Jati and Varna are two words that are very important while studying Indian social system. These are classifications of the traditional Indian society that confuse many people who are outsiders, especially westerners as they go for literal translation of these words.
- Literally ‘Varna’ means colour and originates from the world ‘Vri’ meaning the choice of one’s occupation. Hence Varna is concerned with one’s colour or occupation.
- Varna’s are only four in number i.e. Brahmin, Kshatriya, Vaishya and Sudra.
- It is an all-India phenomenon.
- The hierarchical pattern of Varna shows the concept of purity and pollution as the basis of division of society and placements of groups into higher and lower classes i.e. Varna-class correlation is mostly positive.
- As regards the mobility pattern Varna’s are relatively flexible, compared with the castes. With the acquisition of talents and virtues, an individual may improve upon his previous status and vice-versa.
- Varna may be described as an abstract classification of people of a mythical origin. The religious explanation of the Varna system is derived from the Purushashukta and the Rig-Vedic hymn which describes the creation of priests (Brahmins) warriors (Kshatriyas) traders (Vaisyas) and menials (Sudras) from the mouth, arms, thighs and feet of the Creator respectively.
- Caste or ‘Jati’ originates from the root word ‘Jana’ which implies taking birth. Thus, caste is concerned with birth.

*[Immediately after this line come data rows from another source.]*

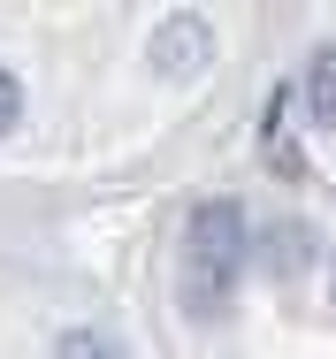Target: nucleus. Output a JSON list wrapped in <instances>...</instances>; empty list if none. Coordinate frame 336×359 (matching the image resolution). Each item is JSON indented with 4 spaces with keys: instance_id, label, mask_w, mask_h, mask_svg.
Listing matches in <instances>:
<instances>
[{
    "instance_id": "nucleus-1",
    "label": "nucleus",
    "mask_w": 336,
    "mask_h": 359,
    "mask_svg": "<svg viewBox=\"0 0 336 359\" xmlns=\"http://www.w3.org/2000/svg\"><path fill=\"white\" fill-rule=\"evenodd\" d=\"M245 252H253V222L237 199H206L184 222V313L214 321L229 306V290L245 276Z\"/></svg>"
},
{
    "instance_id": "nucleus-6",
    "label": "nucleus",
    "mask_w": 336,
    "mask_h": 359,
    "mask_svg": "<svg viewBox=\"0 0 336 359\" xmlns=\"http://www.w3.org/2000/svg\"><path fill=\"white\" fill-rule=\"evenodd\" d=\"M15 115H23V84H15V76L0 69V138L15 130Z\"/></svg>"
},
{
    "instance_id": "nucleus-3",
    "label": "nucleus",
    "mask_w": 336,
    "mask_h": 359,
    "mask_svg": "<svg viewBox=\"0 0 336 359\" xmlns=\"http://www.w3.org/2000/svg\"><path fill=\"white\" fill-rule=\"evenodd\" d=\"M306 100H314V123H329V130H336V46L314 54V69H306Z\"/></svg>"
},
{
    "instance_id": "nucleus-4",
    "label": "nucleus",
    "mask_w": 336,
    "mask_h": 359,
    "mask_svg": "<svg viewBox=\"0 0 336 359\" xmlns=\"http://www.w3.org/2000/svg\"><path fill=\"white\" fill-rule=\"evenodd\" d=\"M268 161L283 176H298V138H290V100H283V92L268 100Z\"/></svg>"
},
{
    "instance_id": "nucleus-5",
    "label": "nucleus",
    "mask_w": 336,
    "mask_h": 359,
    "mask_svg": "<svg viewBox=\"0 0 336 359\" xmlns=\"http://www.w3.org/2000/svg\"><path fill=\"white\" fill-rule=\"evenodd\" d=\"M54 359H130V352H123V344H115L107 329H69Z\"/></svg>"
},
{
    "instance_id": "nucleus-2",
    "label": "nucleus",
    "mask_w": 336,
    "mask_h": 359,
    "mask_svg": "<svg viewBox=\"0 0 336 359\" xmlns=\"http://www.w3.org/2000/svg\"><path fill=\"white\" fill-rule=\"evenodd\" d=\"M206 54H214V31H206V15H191V8L153 31V69L161 76H199Z\"/></svg>"
}]
</instances>
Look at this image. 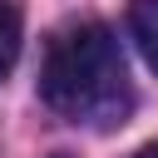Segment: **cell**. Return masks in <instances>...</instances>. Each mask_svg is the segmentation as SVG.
Wrapping results in <instances>:
<instances>
[{
    "label": "cell",
    "mask_w": 158,
    "mask_h": 158,
    "mask_svg": "<svg viewBox=\"0 0 158 158\" xmlns=\"http://www.w3.org/2000/svg\"><path fill=\"white\" fill-rule=\"evenodd\" d=\"M40 99L69 123H89V128L123 123V114L133 109V89L118 40L99 20H74L54 30L40 64Z\"/></svg>",
    "instance_id": "cell-1"
},
{
    "label": "cell",
    "mask_w": 158,
    "mask_h": 158,
    "mask_svg": "<svg viewBox=\"0 0 158 158\" xmlns=\"http://www.w3.org/2000/svg\"><path fill=\"white\" fill-rule=\"evenodd\" d=\"M128 35L143 49V59L158 69V0H133L128 5Z\"/></svg>",
    "instance_id": "cell-2"
},
{
    "label": "cell",
    "mask_w": 158,
    "mask_h": 158,
    "mask_svg": "<svg viewBox=\"0 0 158 158\" xmlns=\"http://www.w3.org/2000/svg\"><path fill=\"white\" fill-rule=\"evenodd\" d=\"M15 59H20V10L0 0V79L15 69Z\"/></svg>",
    "instance_id": "cell-3"
},
{
    "label": "cell",
    "mask_w": 158,
    "mask_h": 158,
    "mask_svg": "<svg viewBox=\"0 0 158 158\" xmlns=\"http://www.w3.org/2000/svg\"><path fill=\"white\" fill-rule=\"evenodd\" d=\"M133 158H158V143H148V148H138Z\"/></svg>",
    "instance_id": "cell-4"
}]
</instances>
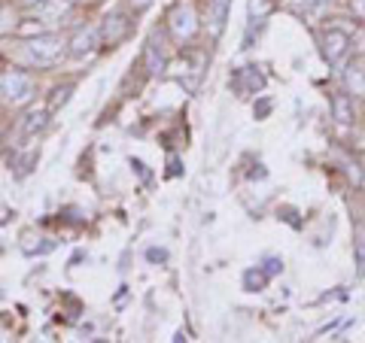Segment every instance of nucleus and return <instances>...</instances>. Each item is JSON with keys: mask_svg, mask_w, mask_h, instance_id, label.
Instances as JSON below:
<instances>
[{"mask_svg": "<svg viewBox=\"0 0 365 343\" xmlns=\"http://www.w3.org/2000/svg\"><path fill=\"white\" fill-rule=\"evenodd\" d=\"M128 31H131V21L125 13H113L104 19V25H101V40L110 43V46H116L119 40L128 37Z\"/></svg>", "mask_w": 365, "mask_h": 343, "instance_id": "obj_5", "label": "nucleus"}, {"mask_svg": "<svg viewBox=\"0 0 365 343\" xmlns=\"http://www.w3.org/2000/svg\"><path fill=\"white\" fill-rule=\"evenodd\" d=\"M150 4H153V0H131V6H134V9H146Z\"/></svg>", "mask_w": 365, "mask_h": 343, "instance_id": "obj_22", "label": "nucleus"}, {"mask_svg": "<svg viewBox=\"0 0 365 343\" xmlns=\"http://www.w3.org/2000/svg\"><path fill=\"white\" fill-rule=\"evenodd\" d=\"M46 125H49V112L46 110H34V112H28L25 116V122H21V131L25 134H37V131H43Z\"/></svg>", "mask_w": 365, "mask_h": 343, "instance_id": "obj_12", "label": "nucleus"}, {"mask_svg": "<svg viewBox=\"0 0 365 343\" xmlns=\"http://www.w3.org/2000/svg\"><path fill=\"white\" fill-rule=\"evenodd\" d=\"M16 21H19V19H16V9H13V6H6V4L0 6V33L13 31V28H16Z\"/></svg>", "mask_w": 365, "mask_h": 343, "instance_id": "obj_16", "label": "nucleus"}, {"mask_svg": "<svg viewBox=\"0 0 365 343\" xmlns=\"http://www.w3.org/2000/svg\"><path fill=\"white\" fill-rule=\"evenodd\" d=\"M146 258H150V261H168V249H150V253H146Z\"/></svg>", "mask_w": 365, "mask_h": 343, "instance_id": "obj_19", "label": "nucleus"}, {"mask_svg": "<svg viewBox=\"0 0 365 343\" xmlns=\"http://www.w3.org/2000/svg\"><path fill=\"white\" fill-rule=\"evenodd\" d=\"M271 13V0H250V19H265Z\"/></svg>", "mask_w": 365, "mask_h": 343, "instance_id": "obj_17", "label": "nucleus"}, {"mask_svg": "<svg viewBox=\"0 0 365 343\" xmlns=\"http://www.w3.org/2000/svg\"><path fill=\"white\" fill-rule=\"evenodd\" d=\"M268 273L265 270H262V265H256V268H250L247 273H244V289L247 292H262V289H265V285H268Z\"/></svg>", "mask_w": 365, "mask_h": 343, "instance_id": "obj_11", "label": "nucleus"}, {"mask_svg": "<svg viewBox=\"0 0 365 343\" xmlns=\"http://www.w3.org/2000/svg\"><path fill=\"white\" fill-rule=\"evenodd\" d=\"M350 9H353V16L365 19V0H350Z\"/></svg>", "mask_w": 365, "mask_h": 343, "instance_id": "obj_20", "label": "nucleus"}, {"mask_svg": "<svg viewBox=\"0 0 365 343\" xmlns=\"http://www.w3.org/2000/svg\"><path fill=\"white\" fill-rule=\"evenodd\" d=\"M311 6H319V4H329V0H307Z\"/></svg>", "mask_w": 365, "mask_h": 343, "instance_id": "obj_23", "label": "nucleus"}, {"mask_svg": "<svg viewBox=\"0 0 365 343\" xmlns=\"http://www.w3.org/2000/svg\"><path fill=\"white\" fill-rule=\"evenodd\" d=\"M168 28L174 33V40L186 43L198 33V13H195V4L192 0H177L168 13Z\"/></svg>", "mask_w": 365, "mask_h": 343, "instance_id": "obj_3", "label": "nucleus"}, {"mask_svg": "<svg viewBox=\"0 0 365 343\" xmlns=\"http://www.w3.org/2000/svg\"><path fill=\"white\" fill-rule=\"evenodd\" d=\"M21 52H25V64L31 67H52L61 58L64 40L55 37V33H40V37L21 43Z\"/></svg>", "mask_w": 365, "mask_h": 343, "instance_id": "obj_1", "label": "nucleus"}, {"mask_svg": "<svg viewBox=\"0 0 365 343\" xmlns=\"http://www.w3.org/2000/svg\"><path fill=\"white\" fill-rule=\"evenodd\" d=\"M228 85H232L237 95H256V91H262L265 88V76L259 73V67H241L232 79H228Z\"/></svg>", "mask_w": 365, "mask_h": 343, "instance_id": "obj_4", "label": "nucleus"}, {"mask_svg": "<svg viewBox=\"0 0 365 343\" xmlns=\"http://www.w3.org/2000/svg\"><path fill=\"white\" fill-rule=\"evenodd\" d=\"M67 46H71L73 55H91L101 46V31L98 28H79Z\"/></svg>", "mask_w": 365, "mask_h": 343, "instance_id": "obj_8", "label": "nucleus"}, {"mask_svg": "<svg viewBox=\"0 0 365 343\" xmlns=\"http://www.w3.org/2000/svg\"><path fill=\"white\" fill-rule=\"evenodd\" d=\"M353 253H356V265H359V277L365 273V222L353 228Z\"/></svg>", "mask_w": 365, "mask_h": 343, "instance_id": "obj_13", "label": "nucleus"}, {"mask_svg": "<svg viewBox=\"0 0 365 343\" xmlns=\"http://www.w3.org/2000/svg\"><path fill=\"white\" fill-rule=\"evenodd\" d=\"M71 95H73V83H67V85H58L52 91V97H49V110H61L67 100H71Z\"/></svg>", "mask_w": 365, "mask_h": 343, "instance_id": "obj_14", "label": "nucleus"}, {"mask_svg": "<svg viewBox=\"0 0 365 343\" xmlns=\"http://www.w3.org/2000/svg\"><path fill=\"white\" fill-rule=\"evenodd\" d=\"M228 13H232V0H210V6H207V21H210V33H213V37H220V33L225 31Z\"/></svg>", "mask_w": 365, "mask_h": 343, "instance_id": "obj_9", "label": "nucleus"}, {"mask_svg": "<svg viewBox=\"0 0 365 343\" xmlns=\"http://www.w3.org/2000/svg\"><path fill=\"white\" fill-rule=\"evenodd\" d=\"M347 46H350V37H347L344 31H329V33H323V55H326L329 64H335V61L344 58Z\"/></svg>", "mask_w": 365, "mask_h": 343, "instance_id": "obj_7", "label": "nucleus"}, {"mask_svg": "<svg viewBox=\"0 0 365 343\" xmlns=\"http://www.w3.org/2000/svg\"><path fill=\"white\" fill-rule=\"evenodd\" d=\"M347 88L353 91V95H365V73L359 70V67H350L347 70Z\"/></svg>", "mask_w": 365, "mask_h": 343, "instance_id": "obj_15", "label": "nucleus"}, {"mask_svg": "<svg viewBox=\"0 0 365 343\" xmlns=\"http://www.w3.org/2000/svg\"><path fill=\"white\" fill-rule=\"evenodd\" d=\"M332 116H335L341 125L353 122V97H347V95H335V97H332Z\"/></svg>", "mask_w": 365, "mask_h": 343, "instance_id": "obj_10", "label": "nucleus"}, {"mask_svg": "<svg viewBox=\"0 0 365 343\" xmlns=\"http://www.w3.org/2000/svg\"><path fill=\"white\" fill-rule=\"evenodd\" d=\"M34 88H37V83H34V76L25 70H6L0 76V97H4V104H9V107L28 104L34 97Z\"/></svg>", "mask_w": 365, "mask_h": 343, "instance_id": "obj_2", "label": "nucleus"}, {"mask_svg": "<svg viewBox=\"0 0 365 343\" xmlns=\"http://www.w3.org/2000/svg\"><path fill=\"white\" fill-rule=\"evenodd\" d=\"M262 270H265L268 277H274V273H280V270H283V261L271 255V258H265V265H262Z\"/></svg>", "mask_w": 365, "mask_h": 343, "instance_id": "obj_18", "label": "nucleus"}, {"mask_svg": "<svg viewBox=\"0 0 365 343\" xmlns=\"http://www.w3.org/2000/svg\"><path fill=\"white\" fill-rule=\"evenodd\" d=\"M268 110H271V104H268V100H262L259 110H256V116H268Z\"/></svg>", "mask_w": 365, "mask_h": 343, "instance_id": "obj_21", "label": "nucleus"}, {"mask_svg": "<svg viewBox=\"0 0 365 343\" xmlns=\"http://www.w3.org/2000/svg\"><path fill=\"white\" fill-rule=\"evenodd\" d=\"M168 64V49H165V37L158 31H153V37L146 40V67L150 73H162Z\"/></svg>", "mask_w": 365, "mask_h": 343, "instance_id": "obj_6", "label": "nucleus"}]
</instances>
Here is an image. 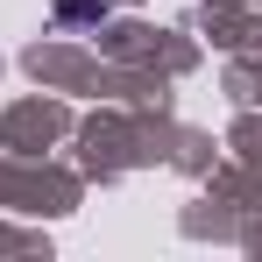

- Castes are very large in number. Castes also have many subdivisions known as sub-castes.
- There are regional variations mostly based on linguistic differences.
- Caste-class correlation is not always positive, There may be variations in the placement due to economic, political arid educational status of various groups.
- Caste system is based on rigid principles and mobility in the ladder is checked. It is based on a closed type of stratification.